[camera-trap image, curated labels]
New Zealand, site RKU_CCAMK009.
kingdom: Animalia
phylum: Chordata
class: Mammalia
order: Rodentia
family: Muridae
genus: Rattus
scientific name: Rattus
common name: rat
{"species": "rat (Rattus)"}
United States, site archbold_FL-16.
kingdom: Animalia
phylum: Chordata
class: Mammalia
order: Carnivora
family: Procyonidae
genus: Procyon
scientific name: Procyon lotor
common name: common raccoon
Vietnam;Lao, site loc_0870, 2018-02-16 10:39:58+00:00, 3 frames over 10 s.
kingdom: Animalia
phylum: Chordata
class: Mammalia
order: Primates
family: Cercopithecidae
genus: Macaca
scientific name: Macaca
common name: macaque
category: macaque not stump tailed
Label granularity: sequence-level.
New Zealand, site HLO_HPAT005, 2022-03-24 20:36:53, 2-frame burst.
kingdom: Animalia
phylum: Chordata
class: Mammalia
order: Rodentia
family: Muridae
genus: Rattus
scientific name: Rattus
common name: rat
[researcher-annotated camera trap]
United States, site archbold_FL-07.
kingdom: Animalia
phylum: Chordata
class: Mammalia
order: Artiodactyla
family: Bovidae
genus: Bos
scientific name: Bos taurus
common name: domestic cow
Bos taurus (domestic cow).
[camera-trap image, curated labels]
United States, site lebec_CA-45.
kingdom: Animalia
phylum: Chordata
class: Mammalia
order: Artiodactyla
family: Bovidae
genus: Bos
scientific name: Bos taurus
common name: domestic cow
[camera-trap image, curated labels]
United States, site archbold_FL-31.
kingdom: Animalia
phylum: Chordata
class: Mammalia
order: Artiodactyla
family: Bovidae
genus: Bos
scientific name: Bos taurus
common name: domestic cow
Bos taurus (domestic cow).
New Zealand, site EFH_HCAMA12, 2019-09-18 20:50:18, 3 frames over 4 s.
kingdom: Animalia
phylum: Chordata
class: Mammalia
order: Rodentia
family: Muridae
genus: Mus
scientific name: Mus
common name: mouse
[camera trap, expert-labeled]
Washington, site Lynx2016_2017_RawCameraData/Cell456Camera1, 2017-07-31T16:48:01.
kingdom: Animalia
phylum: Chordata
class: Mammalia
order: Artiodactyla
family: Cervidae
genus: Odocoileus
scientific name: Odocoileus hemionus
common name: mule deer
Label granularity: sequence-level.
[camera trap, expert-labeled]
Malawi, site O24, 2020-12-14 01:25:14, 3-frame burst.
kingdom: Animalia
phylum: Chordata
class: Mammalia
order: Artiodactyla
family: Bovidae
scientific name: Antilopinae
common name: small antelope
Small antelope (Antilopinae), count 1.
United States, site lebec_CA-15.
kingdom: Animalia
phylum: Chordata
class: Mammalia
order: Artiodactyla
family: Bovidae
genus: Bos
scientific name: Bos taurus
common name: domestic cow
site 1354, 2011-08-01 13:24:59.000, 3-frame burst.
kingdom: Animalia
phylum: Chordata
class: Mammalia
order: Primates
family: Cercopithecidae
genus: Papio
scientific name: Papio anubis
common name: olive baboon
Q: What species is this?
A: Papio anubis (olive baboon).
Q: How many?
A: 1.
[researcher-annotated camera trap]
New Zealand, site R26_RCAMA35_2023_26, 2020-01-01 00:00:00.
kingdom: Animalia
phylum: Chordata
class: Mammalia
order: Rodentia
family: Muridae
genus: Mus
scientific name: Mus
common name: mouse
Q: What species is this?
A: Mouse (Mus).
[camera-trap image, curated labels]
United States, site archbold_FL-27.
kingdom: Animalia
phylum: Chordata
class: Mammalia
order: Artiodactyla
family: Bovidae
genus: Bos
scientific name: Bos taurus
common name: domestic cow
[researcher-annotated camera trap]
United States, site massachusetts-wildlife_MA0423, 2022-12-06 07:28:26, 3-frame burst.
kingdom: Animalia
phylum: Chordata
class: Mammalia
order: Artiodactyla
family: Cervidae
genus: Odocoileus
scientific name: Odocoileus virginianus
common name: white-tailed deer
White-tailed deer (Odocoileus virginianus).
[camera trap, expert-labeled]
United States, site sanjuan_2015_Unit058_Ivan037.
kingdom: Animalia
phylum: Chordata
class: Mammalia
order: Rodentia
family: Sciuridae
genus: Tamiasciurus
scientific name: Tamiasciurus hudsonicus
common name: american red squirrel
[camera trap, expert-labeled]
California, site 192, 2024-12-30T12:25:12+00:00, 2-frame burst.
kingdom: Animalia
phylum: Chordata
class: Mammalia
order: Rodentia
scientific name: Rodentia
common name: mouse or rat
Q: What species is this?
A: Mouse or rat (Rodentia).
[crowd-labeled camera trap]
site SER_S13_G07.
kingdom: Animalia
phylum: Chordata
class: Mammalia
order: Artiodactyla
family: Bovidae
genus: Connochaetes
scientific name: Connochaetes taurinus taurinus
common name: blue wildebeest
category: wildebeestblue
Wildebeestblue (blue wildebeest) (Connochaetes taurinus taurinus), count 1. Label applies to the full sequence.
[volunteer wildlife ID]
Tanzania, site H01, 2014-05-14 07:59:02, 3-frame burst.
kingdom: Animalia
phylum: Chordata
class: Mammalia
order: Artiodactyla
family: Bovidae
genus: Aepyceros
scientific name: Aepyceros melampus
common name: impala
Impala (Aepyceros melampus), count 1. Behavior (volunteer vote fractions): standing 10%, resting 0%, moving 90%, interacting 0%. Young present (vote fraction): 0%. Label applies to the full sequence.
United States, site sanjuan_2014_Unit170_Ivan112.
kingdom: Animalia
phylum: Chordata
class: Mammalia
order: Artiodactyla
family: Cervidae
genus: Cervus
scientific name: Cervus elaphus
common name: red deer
━━━━━━━━━━━━━━━━
* _Exercise description_
All records shown above are to be output exactly.

* _Output of the task_
[camera-trap image, curated labels]
New Zealand, site RKU_CCAMK009.
kingdom: Animalia
phylum: Chordata
class: Mammalia
order: Rodentia
family: Muridae
genus: Rattus
scientific name: Rattus
common name: rat
{"species": "rat (Rattus)"}
United States, site archbold_FL-16.
kingdom: Animalia
phylum: Chordata
class: Mammalia
order: Carnivora
family: Procyonidae
genus: Procyon
scientific name: Procyon lotor
common name: common raccoon
Vietnam;Lao, site loc_0870, 2018-02-16 10:39:58+00:00, 3 frames over 10 s.
kingdom: Animalia
phylum: Chordata
class: Mammalia
order: Primates
family: Cercopithecidae
genus: Macaca
scientific name: Macaca
common name: macaque
category: macaque not stump tailed
Label granularity: sequence-level.
New Zealand, site HLO_HPAT005, 2022-03-24 20:36:53, 2-frame burst.
kingdom: Animalia
phylum: Chordata
class: Mammalia
order: Rodentia
family: Muridae
genus: Rattus
scientific name: Rattus
common name: rat
[researcher-annotated camera trap]
United States, site archbold_FL-07.
kingdom: Animalia
phylum: Chordata
class: Mammalia
order: Artiodactyla
family: Bovidae
genus: Bos
scientific name: Bos taurus
common name: domestic cow
Bos taurus (domestic cow).
[camera-trap image, curated labels]
United States, site lebec_CA-45.
kingdom: Animalia
phylum: Chordata
class: Mammalia
order: Artiodactyla
family: Bovidae
genus: Bos
scientific name: Bos taurus
common name: domestic cow
[camera-trap image, curated labels]
United States, site archbold_FL-31.
kingdom: Animalia
phylum: Chordata
class: Mammalia
order: Artiodactyla
family: Bovidae
genus: Bos
scientific name: Bos taurus
common name: domestic cow
Bos taurus (domestic cow).
New Zealand, site EFH_HCAMA12, 2019-09-18 20:50:18, 3 frames over 4 s.
kingdom: Animalia
phylum: Chordata
class: Mammalia
order: Rodentia
family: Muridae
genus: Mus
scientific name: Mus
common name: mouse
[camera trap, expert-labeled]
Washington, site Lynx2016_2017_RawCameraData/Cell456Camera1, 2017-07-31T16:48:01.
kingdom: Animalia
phylum: Chordata
class: Mammalia
order: Artiodactyla
family: Cervidae
genus: Odocoileus
scientific name: Odocoileus hemionus
common name: mule deer
Label granularity: sequence-level.
[camera trap, expert-labeled]
Malawi, site O24, 2020-12-14 01:25:14, 3-frame burst.
kingdom: Animalia
phylum: Chordata
class: Mammalia
order: Artiodactyla
family: Bovidae
scientific name: Antilopinae
common name: small antelope
Small antelope (Antilopinae), count 1.
United States, site lebec_CA-15.
kingdom: Animalia
phylum: Chordata
class: Mammalia
order: Artiodactyla
family: Bovidae
genus: Bos
scientific name: Bos taurus
common name: domestic cow
site 1354, 2011-08-01 13:24:59.000, 3-frame burst.
kingdom: Animalia
phylum: Chordata
class: Mammalia
order: Primates
family: Cercopithecidae
genus: Papio
scientific name: Papio anubis
common name: olive baboon
Q: What species is this?
A: Papio anubis (olive baboon).
Q: How many?
A: 1.
[researcher-annotated camera trap]
New Zealand, site R26_RCAMA35_2023_26, 2020-01-01 00:00:00.
kingdom: Animalia
phylum: Chordata
class: Mammalia
order: Rodentia
family: Muridae
genus: Mus
scientific name: Mus
common name: mouse
Q: What species is this?
A: Mouse (Mus).
[camera-trap image, curated labels]
United States, site archbold_FL-27.
kingdom: Animalia
phylum: Chordata
class: Mammalia
order: Artiodactyla
family: Bovidae
genus: Bos
scientific name: Bos taurus
common name: domestic cow
[researcher-annotated camera trap]
United States, site massachusetts-wildlife_MA0423, 2022-12-06 07:28:26, 3-frame burst.
kingdom: Animalia
phylum: Chordata
class: Mammalia
order: Artiodactyla
family: Cervidae
genus: Odocoileus
scientific name: Odocoileus virginianus
common name: white-tailed deer
White-tailed deer (Odocoileus virginianus).
[camera trap, expert-labeled]
United States, site sanjuan_2015_Unit058_Ivan037.
kingdom: Animalia
phylum: Chordata
class: Mammalia
order: Rodentia
family: Sciuridae
genus: Tamiasciurus
scientific name: Tamiasciurus hudsonicus
common name: american red squirrel
[camera trap, expert-labeled]
California, site 192, 2024-12-30T12:25:12+00:00, 2-frame burst.
kingdom: Animalia
phylum: Chordata
class: Mammalia
order: Rodentia
scientific name: Rodentia
common name: mouse or rat
Q: What species is this?
A: Mouse or rat (Rodentia).
[crowd-labeled camera trap]
site SER_S13_G07.
kingdom: Animalia
phylum: Chordata
class: Mammalia
order: Artiodactyla
family: Bovidae
genus: Connochaetes
scientific name: Connochaetes taurinus taurinus
common name: blue wildebeest
category: wildebeestblue
Wildebeestblue (blue wildebeest) (Connochaetes taurinus taurinus), count 1. Label applies to the full sequence.
[volunteer wildlife ID]
Tanzania, site H01, 2014-05-14 07:59:02, 3-frame burst.
kingdom: Animalia
phylum: Chordata
class: Mammalia
order: Artiodactyla
family: Bovidae
genus: Aepyceros
scientific name: Aepyceros melampus
common name: impala
Impala (Aepyceros melampus), count 1. Behavior (volunteer vote fractions): standing 10%, resting 0%, moving 90%, interacting 0%. Young present (vote fraction): 0%. Label applies to the full sequence.
United States, site sanjuan_2014_Unit170_Ivan112.
kingdom: Animalia
phylum: Chordata
class: Mammalia
order: Artiodactyla
family: Cervidae
genus: Cervus
scientific name: Cervus elaphus
common name: red deer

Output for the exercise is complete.